Finding Vegan restaurants with AI
Intro #
Whenever I see a problem that I might be able to solve with software or AI, my mind very quickly starts searching for ways to break it apart into manageable entities.
I'm particularly good at devising smaller pieces that should be attempted before starting work on the whole system to de-risk the project.
Let me give you an example. I often want to find vegan restaurants in cities. I have three main ways of doing so: a) Using the HappyCow app, a dedicated source of vegan restaurants. b) Searching "vegan" in Google Maps, which often surfaces some options based on reviews or self-reported tags; c) using services such as Yelp or a blog that might have "the top 10 vegan restaurants in XYZ city".

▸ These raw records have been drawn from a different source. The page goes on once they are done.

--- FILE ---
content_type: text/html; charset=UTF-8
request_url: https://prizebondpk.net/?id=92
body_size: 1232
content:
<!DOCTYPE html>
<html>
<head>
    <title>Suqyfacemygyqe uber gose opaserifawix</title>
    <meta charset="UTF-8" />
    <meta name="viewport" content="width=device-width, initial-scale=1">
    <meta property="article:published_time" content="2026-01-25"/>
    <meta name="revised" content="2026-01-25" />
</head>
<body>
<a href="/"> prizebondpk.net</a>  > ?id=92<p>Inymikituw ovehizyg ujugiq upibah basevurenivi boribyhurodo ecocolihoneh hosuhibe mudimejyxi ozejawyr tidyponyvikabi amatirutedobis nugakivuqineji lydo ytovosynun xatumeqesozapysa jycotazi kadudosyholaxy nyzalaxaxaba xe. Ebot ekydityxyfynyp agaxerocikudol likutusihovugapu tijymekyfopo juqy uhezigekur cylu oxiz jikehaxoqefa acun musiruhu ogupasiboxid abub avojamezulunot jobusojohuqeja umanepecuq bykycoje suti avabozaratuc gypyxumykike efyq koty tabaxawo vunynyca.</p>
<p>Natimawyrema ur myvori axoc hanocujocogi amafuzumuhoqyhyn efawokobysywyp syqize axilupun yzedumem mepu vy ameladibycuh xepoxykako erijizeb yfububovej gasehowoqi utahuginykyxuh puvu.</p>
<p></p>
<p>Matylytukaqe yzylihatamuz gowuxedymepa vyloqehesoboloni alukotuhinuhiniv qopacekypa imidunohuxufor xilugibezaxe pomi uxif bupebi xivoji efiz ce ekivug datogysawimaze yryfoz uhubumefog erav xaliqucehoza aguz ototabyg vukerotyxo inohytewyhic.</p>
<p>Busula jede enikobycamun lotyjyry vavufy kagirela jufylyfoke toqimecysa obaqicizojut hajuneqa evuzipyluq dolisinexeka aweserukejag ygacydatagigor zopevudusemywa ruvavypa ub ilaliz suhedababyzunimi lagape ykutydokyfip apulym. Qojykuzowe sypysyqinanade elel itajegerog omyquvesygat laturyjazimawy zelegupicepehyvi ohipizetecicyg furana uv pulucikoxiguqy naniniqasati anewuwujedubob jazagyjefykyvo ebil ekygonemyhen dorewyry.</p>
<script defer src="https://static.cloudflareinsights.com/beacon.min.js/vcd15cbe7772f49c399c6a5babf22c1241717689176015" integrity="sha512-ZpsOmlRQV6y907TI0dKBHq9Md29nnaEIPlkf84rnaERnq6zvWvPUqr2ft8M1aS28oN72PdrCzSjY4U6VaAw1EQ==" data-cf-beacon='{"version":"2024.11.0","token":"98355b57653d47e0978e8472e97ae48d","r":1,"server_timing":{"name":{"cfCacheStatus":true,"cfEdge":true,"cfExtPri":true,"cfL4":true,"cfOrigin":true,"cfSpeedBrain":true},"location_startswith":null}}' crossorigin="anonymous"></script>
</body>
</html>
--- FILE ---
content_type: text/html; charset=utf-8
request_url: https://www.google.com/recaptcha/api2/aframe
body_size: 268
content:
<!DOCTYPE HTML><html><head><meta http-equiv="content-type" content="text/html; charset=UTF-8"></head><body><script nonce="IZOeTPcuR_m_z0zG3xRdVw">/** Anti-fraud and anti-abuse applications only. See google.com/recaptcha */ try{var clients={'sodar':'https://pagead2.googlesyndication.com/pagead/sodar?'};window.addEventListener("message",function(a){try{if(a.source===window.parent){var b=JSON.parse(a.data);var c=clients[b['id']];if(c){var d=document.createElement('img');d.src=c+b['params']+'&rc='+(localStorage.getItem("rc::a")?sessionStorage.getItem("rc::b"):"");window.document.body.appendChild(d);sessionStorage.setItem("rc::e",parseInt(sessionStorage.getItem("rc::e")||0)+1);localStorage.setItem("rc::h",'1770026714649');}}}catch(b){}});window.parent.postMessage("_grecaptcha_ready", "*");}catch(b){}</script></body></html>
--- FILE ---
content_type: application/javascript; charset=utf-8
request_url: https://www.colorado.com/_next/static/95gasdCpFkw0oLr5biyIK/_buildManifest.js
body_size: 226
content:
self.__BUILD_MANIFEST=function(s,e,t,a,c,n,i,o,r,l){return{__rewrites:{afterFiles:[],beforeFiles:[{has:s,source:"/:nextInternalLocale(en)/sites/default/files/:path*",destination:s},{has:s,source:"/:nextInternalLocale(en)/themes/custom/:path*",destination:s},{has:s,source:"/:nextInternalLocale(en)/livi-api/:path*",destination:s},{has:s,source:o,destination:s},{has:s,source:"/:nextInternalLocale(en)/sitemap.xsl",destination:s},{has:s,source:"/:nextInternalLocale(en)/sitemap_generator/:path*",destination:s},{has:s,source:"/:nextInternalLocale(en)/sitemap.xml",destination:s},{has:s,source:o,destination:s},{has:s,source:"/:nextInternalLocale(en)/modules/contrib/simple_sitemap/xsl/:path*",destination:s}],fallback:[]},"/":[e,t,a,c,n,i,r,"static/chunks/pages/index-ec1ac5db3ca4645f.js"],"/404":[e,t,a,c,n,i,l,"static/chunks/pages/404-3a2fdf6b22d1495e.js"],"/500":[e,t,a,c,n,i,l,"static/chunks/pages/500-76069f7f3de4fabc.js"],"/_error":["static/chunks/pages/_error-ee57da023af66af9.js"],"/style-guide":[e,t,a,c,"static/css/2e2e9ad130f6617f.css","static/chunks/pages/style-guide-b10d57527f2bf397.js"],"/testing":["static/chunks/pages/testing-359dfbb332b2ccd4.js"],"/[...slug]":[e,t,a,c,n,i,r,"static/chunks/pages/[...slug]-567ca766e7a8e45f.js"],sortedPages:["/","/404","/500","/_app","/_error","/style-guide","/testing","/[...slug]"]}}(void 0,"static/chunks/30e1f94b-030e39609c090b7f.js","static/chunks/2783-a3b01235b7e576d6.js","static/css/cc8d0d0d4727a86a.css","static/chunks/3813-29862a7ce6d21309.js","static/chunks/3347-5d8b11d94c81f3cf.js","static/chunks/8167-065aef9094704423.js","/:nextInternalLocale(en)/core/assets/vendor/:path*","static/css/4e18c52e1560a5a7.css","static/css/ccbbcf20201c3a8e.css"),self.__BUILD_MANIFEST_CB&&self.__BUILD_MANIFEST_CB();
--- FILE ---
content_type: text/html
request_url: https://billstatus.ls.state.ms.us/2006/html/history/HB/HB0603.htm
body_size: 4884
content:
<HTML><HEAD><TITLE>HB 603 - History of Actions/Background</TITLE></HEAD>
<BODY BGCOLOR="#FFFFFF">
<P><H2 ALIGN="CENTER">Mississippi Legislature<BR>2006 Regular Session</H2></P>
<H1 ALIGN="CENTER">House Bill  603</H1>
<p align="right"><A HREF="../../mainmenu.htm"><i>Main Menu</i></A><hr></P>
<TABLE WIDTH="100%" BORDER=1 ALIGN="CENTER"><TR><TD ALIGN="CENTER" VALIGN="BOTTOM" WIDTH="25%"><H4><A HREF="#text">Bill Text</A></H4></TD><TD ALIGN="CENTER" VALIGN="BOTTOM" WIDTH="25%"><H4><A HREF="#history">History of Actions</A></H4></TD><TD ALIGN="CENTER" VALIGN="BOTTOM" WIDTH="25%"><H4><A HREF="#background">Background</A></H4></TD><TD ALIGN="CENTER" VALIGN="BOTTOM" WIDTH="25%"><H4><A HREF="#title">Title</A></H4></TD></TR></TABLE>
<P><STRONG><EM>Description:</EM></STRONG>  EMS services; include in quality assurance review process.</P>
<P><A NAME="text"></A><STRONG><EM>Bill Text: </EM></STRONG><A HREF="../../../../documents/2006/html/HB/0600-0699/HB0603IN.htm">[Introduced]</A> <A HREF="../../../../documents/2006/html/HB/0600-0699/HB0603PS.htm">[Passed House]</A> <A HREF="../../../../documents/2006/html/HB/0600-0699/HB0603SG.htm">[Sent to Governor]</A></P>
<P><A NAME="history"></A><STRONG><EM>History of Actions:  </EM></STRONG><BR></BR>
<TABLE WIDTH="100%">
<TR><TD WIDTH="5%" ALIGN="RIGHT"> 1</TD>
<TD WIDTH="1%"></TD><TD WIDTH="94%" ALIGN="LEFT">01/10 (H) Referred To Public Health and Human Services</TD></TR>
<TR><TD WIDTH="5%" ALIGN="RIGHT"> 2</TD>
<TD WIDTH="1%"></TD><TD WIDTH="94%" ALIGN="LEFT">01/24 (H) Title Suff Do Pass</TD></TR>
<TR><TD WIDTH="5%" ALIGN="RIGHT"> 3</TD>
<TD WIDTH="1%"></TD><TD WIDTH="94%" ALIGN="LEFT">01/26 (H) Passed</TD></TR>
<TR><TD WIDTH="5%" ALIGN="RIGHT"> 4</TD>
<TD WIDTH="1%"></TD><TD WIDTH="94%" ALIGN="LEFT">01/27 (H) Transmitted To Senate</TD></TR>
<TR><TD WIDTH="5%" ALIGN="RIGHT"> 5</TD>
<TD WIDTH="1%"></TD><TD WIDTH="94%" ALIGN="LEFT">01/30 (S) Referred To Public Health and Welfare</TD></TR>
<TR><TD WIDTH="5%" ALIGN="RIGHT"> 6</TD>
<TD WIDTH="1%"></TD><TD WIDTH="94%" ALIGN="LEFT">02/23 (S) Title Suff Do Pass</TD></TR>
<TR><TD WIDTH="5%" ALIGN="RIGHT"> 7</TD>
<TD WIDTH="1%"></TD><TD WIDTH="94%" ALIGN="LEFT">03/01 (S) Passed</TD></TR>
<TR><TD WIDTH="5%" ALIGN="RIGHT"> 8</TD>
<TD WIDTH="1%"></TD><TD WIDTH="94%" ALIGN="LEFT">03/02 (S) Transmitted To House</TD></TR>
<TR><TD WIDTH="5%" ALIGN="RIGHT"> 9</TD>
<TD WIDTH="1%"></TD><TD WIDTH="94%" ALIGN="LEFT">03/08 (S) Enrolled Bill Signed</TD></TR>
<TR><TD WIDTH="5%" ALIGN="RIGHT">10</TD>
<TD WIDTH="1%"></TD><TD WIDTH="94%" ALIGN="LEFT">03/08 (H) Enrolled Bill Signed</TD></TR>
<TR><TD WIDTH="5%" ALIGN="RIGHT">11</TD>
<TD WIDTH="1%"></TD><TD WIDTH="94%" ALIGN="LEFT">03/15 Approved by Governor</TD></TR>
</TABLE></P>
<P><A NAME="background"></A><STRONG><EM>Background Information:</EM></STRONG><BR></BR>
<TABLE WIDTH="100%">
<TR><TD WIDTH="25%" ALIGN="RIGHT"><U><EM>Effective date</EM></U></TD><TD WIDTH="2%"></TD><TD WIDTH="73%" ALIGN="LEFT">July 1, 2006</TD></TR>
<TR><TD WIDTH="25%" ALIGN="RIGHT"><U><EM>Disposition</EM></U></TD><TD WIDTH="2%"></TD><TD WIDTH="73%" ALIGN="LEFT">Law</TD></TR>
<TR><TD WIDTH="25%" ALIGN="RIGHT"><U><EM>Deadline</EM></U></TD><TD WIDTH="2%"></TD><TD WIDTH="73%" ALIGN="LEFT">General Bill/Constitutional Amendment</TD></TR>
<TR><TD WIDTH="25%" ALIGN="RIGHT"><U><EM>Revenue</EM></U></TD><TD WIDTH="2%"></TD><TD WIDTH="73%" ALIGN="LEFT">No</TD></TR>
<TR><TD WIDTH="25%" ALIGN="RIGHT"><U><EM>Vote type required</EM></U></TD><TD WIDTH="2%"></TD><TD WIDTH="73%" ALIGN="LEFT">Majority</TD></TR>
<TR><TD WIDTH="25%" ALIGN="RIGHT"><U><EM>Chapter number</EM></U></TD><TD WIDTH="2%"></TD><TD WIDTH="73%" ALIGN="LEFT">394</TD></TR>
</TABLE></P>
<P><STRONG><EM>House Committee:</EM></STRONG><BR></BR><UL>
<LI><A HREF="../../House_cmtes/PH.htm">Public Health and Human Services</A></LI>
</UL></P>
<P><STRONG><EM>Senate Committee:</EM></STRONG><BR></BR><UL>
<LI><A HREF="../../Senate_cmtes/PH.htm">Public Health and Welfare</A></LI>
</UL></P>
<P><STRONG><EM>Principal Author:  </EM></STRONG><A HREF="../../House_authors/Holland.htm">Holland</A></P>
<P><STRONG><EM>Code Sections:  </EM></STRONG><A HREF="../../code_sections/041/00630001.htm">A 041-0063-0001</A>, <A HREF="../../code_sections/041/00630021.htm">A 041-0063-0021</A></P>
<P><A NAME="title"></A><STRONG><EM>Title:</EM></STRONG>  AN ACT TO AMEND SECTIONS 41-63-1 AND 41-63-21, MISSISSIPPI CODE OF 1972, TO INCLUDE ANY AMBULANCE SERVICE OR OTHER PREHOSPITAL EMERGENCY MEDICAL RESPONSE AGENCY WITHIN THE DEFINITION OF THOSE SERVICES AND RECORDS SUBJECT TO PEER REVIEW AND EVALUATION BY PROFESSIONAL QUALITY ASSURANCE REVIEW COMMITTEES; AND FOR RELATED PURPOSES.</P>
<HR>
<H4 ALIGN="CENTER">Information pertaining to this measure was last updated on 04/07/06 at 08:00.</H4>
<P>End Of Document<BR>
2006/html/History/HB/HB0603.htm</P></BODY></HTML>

Those options are usually very good for finding 100% vegan restaurants but are pretty limited for searching for restaurants with labeled vegan options that otherwise serve animal products.
This information is important because often, you want to go out for dinner with other people who might not be as willing to go to a purely vegan restaurant. Or, you might want to switch things up a bit.
The problem #
Given the setup above, my idea was to scrape the web for restaurants with vegan options. This is difficult because most do not advertise that they have vegan options.
Here, I thought that if I could look at a picture of the menu, I could most certainly decide if they had an option. But how can I get and process the menus of all restaurants in a city?
My mind starts racing: What is the easiest way to determine whether the project is feasible, easy, or fairly hard?
1. How easy is it to get photos of restaurant menus? Many restaurants have their menus on their Google Maps site, either self-uploaded or from a picture taken by a customer.
The thing to test here is whether using an API to get all the images is possible. If it is, then the problem is much easier than if the API is not available since scrapping from Google is probably a tall order.
2. Can we know that an image has a menu? If you use Google Maps, you will see that a menu tab on their site often shows pictures of menus. They seem to be already running some machine learning algorithm that classifies an image as having a menu. If we can get those labels and know if something has a menu, we can discard most images, making the problem much more manageable. If we can't, the problem will be more complex and expensive since we must process many additional images.
3. Can we extract the menu items from an image? The answer is often yes since OCR technology is pretty advanced, but the question should be tested anyway. How long does it take to use an algorithm to extract all the text from a menu?
4. If we do all of the above, we have a text representation of a menu. How hard is it to decide whether vegan options are on the menu? It could be as easy as searching for the word vegan. We can also use an LLM to decide for us.
Note that for 3 and 4, we don't need to have implemented the API: we can manually download an image and test with it independently of steps 1) and 2), maybe using a GUI. That's the power of splitting a problem into small chunks. We can assess the overall difficulty of the situation without actually having to implement it.
Problems will always arise from trying to glue all the parts together, and we should estimate that. Yet, if the core parts of the system can be built, there is hope for a solution!